From one point of view the Speculum HumanÆ Salvationis, or Mirror of Salvation, is the most curious of its kind. It is looked upon as the connecting link between block-books proper and type-printed books. Its purpose seems to have been to afford instruction in the facts and lessons of the Christian religion, beginning with the fall of Satan. It is founded on an old and once popular manuscript work sometimes ascribed to Brother John, a Benedictine monk of the thirteenth or fourteenth century. Four so-called “editions” of the Speculum are known, two of which are in Latin rhyme, and two in Dutch prose, all four having many points in common and standing apart from the later and dated editions afterwards produced in Germany, Holland, and France.

In these early copies the body of the work consists of a text printed from moveable types, with a block-printed illustration at the head of each page.
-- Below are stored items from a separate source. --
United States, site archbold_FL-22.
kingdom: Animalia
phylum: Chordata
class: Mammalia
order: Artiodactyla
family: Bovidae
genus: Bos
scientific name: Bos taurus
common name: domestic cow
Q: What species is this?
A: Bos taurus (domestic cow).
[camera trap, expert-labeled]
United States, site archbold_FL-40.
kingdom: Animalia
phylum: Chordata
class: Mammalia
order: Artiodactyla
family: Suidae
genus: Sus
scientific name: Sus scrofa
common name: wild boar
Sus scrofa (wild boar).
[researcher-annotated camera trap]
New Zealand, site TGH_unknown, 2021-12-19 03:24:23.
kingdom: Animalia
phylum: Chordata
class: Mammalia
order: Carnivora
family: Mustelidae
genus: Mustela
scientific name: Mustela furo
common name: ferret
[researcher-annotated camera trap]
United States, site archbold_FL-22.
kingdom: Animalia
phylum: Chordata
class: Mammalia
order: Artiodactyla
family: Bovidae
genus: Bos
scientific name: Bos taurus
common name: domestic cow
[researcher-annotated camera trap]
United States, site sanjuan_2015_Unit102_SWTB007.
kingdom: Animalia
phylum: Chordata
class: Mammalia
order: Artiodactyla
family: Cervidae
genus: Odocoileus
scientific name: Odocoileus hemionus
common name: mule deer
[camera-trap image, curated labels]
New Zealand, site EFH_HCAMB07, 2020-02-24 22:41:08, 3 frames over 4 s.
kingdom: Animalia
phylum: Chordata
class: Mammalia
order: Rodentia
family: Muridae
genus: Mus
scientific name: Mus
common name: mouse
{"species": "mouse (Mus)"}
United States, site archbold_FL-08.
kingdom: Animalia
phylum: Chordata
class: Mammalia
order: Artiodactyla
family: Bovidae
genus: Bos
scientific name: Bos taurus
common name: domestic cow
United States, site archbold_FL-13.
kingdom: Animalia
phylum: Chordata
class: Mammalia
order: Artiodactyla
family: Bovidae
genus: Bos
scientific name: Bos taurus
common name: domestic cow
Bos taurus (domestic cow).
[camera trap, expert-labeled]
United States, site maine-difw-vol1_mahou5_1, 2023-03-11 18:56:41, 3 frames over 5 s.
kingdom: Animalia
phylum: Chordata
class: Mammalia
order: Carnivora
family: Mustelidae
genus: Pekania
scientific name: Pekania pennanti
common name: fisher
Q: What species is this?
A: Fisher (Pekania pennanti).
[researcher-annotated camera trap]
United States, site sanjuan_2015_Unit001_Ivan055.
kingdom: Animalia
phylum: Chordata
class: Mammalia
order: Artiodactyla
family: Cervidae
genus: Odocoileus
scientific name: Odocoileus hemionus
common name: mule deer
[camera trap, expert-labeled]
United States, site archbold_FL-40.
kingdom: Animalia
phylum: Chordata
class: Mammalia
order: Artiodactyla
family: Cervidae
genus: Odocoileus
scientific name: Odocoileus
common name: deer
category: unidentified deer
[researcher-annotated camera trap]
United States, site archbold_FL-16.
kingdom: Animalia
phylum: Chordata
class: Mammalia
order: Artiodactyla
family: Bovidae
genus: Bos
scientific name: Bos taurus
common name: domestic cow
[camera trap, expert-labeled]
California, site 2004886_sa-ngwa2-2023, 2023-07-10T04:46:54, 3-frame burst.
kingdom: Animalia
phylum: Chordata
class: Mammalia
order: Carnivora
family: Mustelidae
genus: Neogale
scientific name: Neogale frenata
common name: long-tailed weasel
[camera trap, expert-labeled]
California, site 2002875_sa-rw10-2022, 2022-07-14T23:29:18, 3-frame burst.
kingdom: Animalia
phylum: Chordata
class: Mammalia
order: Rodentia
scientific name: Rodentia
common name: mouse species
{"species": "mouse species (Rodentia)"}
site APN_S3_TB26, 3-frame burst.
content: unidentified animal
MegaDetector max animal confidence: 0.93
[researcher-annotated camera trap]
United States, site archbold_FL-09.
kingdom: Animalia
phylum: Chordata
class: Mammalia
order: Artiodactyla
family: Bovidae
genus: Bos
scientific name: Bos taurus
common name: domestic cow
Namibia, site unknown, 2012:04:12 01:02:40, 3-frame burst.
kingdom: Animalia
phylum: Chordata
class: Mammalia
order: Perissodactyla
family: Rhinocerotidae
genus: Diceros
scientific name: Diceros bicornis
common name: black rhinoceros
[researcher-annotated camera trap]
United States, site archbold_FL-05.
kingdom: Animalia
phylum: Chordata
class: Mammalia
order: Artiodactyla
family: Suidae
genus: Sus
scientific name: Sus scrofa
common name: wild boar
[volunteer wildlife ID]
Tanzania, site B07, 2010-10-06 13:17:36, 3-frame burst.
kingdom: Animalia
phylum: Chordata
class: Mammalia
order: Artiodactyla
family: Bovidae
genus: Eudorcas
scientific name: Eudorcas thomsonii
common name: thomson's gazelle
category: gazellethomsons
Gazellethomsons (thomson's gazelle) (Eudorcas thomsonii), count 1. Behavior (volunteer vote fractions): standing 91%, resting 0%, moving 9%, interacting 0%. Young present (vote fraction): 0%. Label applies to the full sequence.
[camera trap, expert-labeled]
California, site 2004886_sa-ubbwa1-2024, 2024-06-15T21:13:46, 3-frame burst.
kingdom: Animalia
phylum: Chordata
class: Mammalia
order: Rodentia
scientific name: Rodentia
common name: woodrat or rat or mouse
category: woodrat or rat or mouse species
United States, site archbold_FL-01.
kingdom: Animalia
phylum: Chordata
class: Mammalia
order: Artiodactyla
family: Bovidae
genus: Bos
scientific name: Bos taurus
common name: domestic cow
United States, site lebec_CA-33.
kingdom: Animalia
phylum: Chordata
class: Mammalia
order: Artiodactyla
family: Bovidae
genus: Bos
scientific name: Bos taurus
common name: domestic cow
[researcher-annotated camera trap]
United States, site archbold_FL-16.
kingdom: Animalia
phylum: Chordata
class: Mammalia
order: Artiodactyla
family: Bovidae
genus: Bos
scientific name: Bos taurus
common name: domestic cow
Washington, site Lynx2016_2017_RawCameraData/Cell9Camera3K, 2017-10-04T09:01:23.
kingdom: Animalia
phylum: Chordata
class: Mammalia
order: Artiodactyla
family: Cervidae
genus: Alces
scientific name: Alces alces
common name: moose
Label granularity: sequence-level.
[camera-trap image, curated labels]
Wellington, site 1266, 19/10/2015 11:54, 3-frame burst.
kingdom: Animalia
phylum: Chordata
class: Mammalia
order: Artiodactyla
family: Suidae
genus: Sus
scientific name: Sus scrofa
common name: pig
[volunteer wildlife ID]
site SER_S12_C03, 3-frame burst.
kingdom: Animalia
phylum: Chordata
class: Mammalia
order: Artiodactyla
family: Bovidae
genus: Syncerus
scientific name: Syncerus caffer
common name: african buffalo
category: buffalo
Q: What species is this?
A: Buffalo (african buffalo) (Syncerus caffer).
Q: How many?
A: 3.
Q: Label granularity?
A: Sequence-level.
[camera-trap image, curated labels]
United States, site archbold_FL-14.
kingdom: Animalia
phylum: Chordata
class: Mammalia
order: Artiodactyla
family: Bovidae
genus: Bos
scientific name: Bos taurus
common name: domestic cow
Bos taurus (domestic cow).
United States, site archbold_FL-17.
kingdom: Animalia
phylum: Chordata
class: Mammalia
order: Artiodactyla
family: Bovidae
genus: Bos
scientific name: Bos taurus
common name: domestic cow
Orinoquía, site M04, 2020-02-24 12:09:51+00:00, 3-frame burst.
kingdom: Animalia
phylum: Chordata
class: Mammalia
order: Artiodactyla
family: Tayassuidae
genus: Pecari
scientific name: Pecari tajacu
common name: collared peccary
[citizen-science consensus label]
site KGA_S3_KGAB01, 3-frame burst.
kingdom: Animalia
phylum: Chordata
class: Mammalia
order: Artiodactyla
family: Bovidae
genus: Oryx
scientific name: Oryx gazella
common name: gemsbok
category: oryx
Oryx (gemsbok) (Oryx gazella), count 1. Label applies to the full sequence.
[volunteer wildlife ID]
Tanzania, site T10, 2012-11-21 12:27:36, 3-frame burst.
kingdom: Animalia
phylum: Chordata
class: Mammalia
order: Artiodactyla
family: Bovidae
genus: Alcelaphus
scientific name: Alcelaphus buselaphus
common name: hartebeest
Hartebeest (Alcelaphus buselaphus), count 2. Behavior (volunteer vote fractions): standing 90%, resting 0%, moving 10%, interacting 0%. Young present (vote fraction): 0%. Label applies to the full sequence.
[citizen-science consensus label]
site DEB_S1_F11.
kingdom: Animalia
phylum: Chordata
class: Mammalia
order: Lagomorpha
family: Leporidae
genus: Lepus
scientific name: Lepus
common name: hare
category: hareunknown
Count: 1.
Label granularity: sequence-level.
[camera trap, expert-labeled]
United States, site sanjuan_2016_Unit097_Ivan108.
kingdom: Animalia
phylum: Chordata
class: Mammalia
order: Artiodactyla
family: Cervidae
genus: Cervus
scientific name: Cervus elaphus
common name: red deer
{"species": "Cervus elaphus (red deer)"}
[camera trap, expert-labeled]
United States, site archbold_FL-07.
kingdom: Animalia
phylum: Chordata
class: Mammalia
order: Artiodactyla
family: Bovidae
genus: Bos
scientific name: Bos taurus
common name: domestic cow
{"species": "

But one of the Latin editions is remarkable for having twenty pages of the text printed from wood blocks. How and why these xylographic pages appear in a book whose remaining forty-two pages are printed from types is a mystery. They are inserted at intervals among the other leaves, and for this and other reasons it is considered improbable that they were printed from blocks originally intended for a block-book, to help to eke out a not very plentiful stock of type. Moreover, no entirely xylographic Speculum exists to lend colour to such a theory.

The time and place of origin of the Speculum are unknown, and bibliographers are not agreed as to the order in which the several “editions” appeared. But such evidence as exists points to Holland as the home of the printed Speculum, and those who believe that Coster of Haarlem invented typography, credit him with having produced it.

Block-books are nearly all of German, Dutch, or Flemish workmanship. As a rule the illustrations are roughly coloured by hand. The method by which they were printed is generally supposed to have been that of laying a dampened sheet of paper on the inked block, and rubbing it with a dabber or frotton until the impression was worked up. But De Vinne, in his History of Printing, says that there are practical reasons against the correctness of this view, and considers it more probable that a rude hand-press was used.

Those who wish to see some modern examples of block-printing may be referred to the books printed by the late William Morris at the celebrated Kelmscott Press at Hammersmith. The title-pages and initial words of these volumes were executed by means of wood blocks, and are as beautiful examples of block-printing as the texts of the works they adorn are of typography. All the Kelmscott printing, whose history, though most interesting, is nevertheless outside the present subject, was done by hand presses.